Note that once the writing to the view's memory block has completed, the contents of the file has changed. The operating system might not immediately flush the changed data to disk, but usually this is near-instant. No separate commit or flush operation is needed; this is one of the beauties of memory-mapped files.

To share the mapped file between processes, you must give your view a name. The name allows you to open a synchronized view in more than one process, and it goes without saying that the name must be unique among object names in the system. Assume that you want to send a string from one process into another. Here is the code to open a named memory-mapped view, and to write a simple string to the view:

  MemoryMappedFile mmf = MemoryMappedFile.CreateOrOpen(
    "my-mmf-map-name", 1000);
  MemoryMappedViewAccessor accessor =
    mmf.CreateViewAccessor();
  string message = "Hello, Memory-Mapped World!";
  byte[] asciiBytes = Encoding.ASCII.GetBytes(message);
  accessor.WriteArray(0, asciiBytes, 0, asciiBytes.Length);
  MessageBox.Show("Message written.");

Note how in the above code there is no physical file to contain the data.

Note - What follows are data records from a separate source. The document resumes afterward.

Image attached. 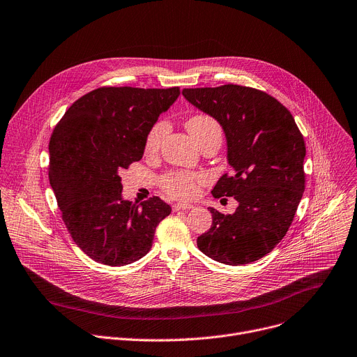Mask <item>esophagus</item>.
Instances as JSON below:
<instances>
[{
    "label": "esophagus",
    "instance_id": "obj_1",
    "mask_svg": "<svg viewBox=\"0 0 357 357\" xmlns=\"http://www.w3.org/2000/svg\"><path fill=\"white\" fill-rule=\"evenodd\" d=\"M190 208H193V206H192V205H189V204H175V205L172 206L174 212H178V211H183V209H190Z\"/></svg>",
    "mask_w": 357,
    "mask_h": 357
}]
</instances>
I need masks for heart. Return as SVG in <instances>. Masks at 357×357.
Returning a JSON list of instances; mask_svg holds the SVG:
<instances>
[{"label": "heart", "mask_w": 357, "mask_h": 357, "mask_svg": "<svg viewBox=\"0 0 357 357\" xmlns=\"http://www.w3.org/2000/svg\"><path fill=\"white\" fill-rule=\"evenodd\" d=\"M188 132L199 145L202 141L211 137L222 138V131L219 123L208 115H195L186 121L185 123ZM167 122L158 121L146 135L145 139V152L155 153L167 134ZM201 183V176L197 174H190L185 171H172L160 178V185L167 193L176 199H190L197 195L198 185Z\"/></svg>", "instance_id": "heart-1"}]
</instances>
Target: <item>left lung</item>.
<instances>
[{"label": "left lung", "instance_id": "1", "mask_svg": "<svg viewBox=\"0 0 357 357\" xmlns=\"http://www.w3.org/2000/svg\"><path fill=\"white\" fill-rule=\"evenodd\" d=\"M182 93L225 132L234 172L219 178L212 195L238 201L232 215L208 208L212 226L198 248L225 265L255 262L283 239L295 218L305 190L303 137L287 108L264 91L228 84Z\"/></svg>", "mask_w": 357, "mask_h": 357}]
</instances>
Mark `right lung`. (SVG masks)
Returning <instances> with one entry per match:
<instances>
[{
    "label": "right lung",
    "instance_id": "1",
    "mask_svg": "<svg viewBox=\"0 0 357 357\" xmlns=\"http://www.w3.org/2000/svg\"><path fill=\"white\" fill-rule=\"evenodd\" d=\"M178 86H102L75 101L50 141V183L74 242L93 261L125 266L152 248L171 213L158 197L137 205L122 198L119 172L142 159L158 116L178 100Z\"/></svg>",
    "mask_w": 357,
    "mask_h": 357
}]
</instances>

Because of this, you need to specify a capacity parameter when calling the CreateOrOpen method. In the above code, this is set to 1,000 bytes. The capacity defines the size of the memory block. But more on this shortly. Returning to the example of sharing information between processes, the next step would be to use the similarly-named view in another process to read the string back:

  MemoryMappedFile mmf = MemoryMappedFile.CreateOrOpen(
    "my-mmf-map-name", 1000);
  MemoryMappedViewAccessor accessor =
    mmf.CreateViewAccessor();
  byte byteValue;
  int index = 0;
  StringBuilder message = new StringBuilder();
  do
  {
    byteValue = accessor.ReadByte(index);
    if (byteValue != 0)
    {
      char asciiChar = (char)byteValue;
      message.Append(asciiChar);
    }
    index++;
  } while (byteValue != 0);
  MessageBox.Show("Found text: \""+message+"\".");

In the above code, the second process opens the same memory-mapped view by using the CreateOrOpen static method of the MemoryMappedFile class. Then, the accessor object is created just the same as before, and the data is read byte-by-byte until a zero terminator byte is found. Then, the message is processed, which in this case means showing it on the screen. A very easy way to do inter-process communication (IPC) between processes!

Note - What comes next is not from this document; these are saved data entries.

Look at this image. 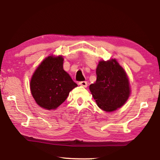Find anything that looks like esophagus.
<instances>
[{"mask_svg":"<svg viewBox=\"0 0 160 160\" xmlns=\"http://www.w3.org/2000/svg\"><path fill=\"white\" fill-rule=\"evenodd\" d=\"M79 85L84 87V88H87L88 87V82L86 81H81V82H79Z\"/></svg>","mask_w":160,"mask_h":160,"instance_id":"esophagus-1","label":"esophagus"}]
</instances>
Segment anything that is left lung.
<instances>
[{
	"mask_svg": "<svg viewBox=\"0 0 160 160\" xmlns=\"http://www.w3.org/2000/svg\"><path fill=\"white\" fill-rule=\"evenodd\" d=\"M97 80L90 90L97 106L107 112H114L125 104L131 94L128 78L116 59L99 62Z\"/></svg>",
	"mask_w": 160,
	"mask_h": 160,
	"instance_id": "obj_1",
	"label": "left lung"
}]
</instances>
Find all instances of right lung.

Creating, Expanding and Truncating files

So far, you have learned how to access memory-mapped files that have already existed on disk, or created on the fly for inter-process communications. What if you wanted to create a file from scratch, expand or truncate a file mapped into memory? Luckily, all these three scenarios are straightforward to implement.

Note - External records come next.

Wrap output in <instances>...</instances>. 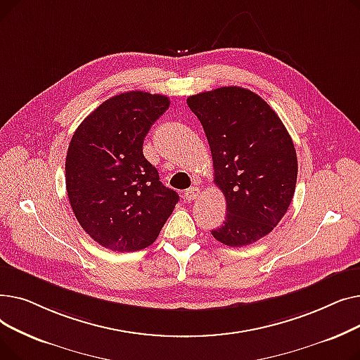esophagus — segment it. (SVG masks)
<instances>
[{
	"instance_id": "esophagus-1",
	"label": "esophagus",
	"mask_w": 360,
	"mask_h": 360,
	"mask_svg": "<svg viewBox=\"0 0 360 360\" xmlns=\"http://www.w3.org/2000/svg\"><path fill=\"white\" fill-rule=\"evenodd\" d=\"M198 195H200V190H198L197 186L188 188V190L184 193V197H185V200H188V201H194V200H197V198H198Z\"/></svg>"
}]
</instances>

First, if you wanted to create a new file to create a memory-mapped view on, you could execute the following code:

  FileStream file = new FileStream(
      @"C:\Temp\MyNewFile.dat", FileMode.CreateNew);
  MemoryMappedFile mmf =
      MemoryMappedFile.CreateFromFile(file, null, 1000);
  MemoryMappedViewAccessor accessor =
      mmf.CreateViewAccessor();

Here, a new file is created by specifying the CreateNew mode in the call to the FileStream's constructor. This will create a new, zero-length file on disk. Such empty files cannot be directly used to create views, and so the CreateFromFile method call must contain a capacity parameter. In the above example, the file will have a capacity of 1,000 bytes, and if nothing else is written to the file, then the file will contain values of zero, i.e. null characters.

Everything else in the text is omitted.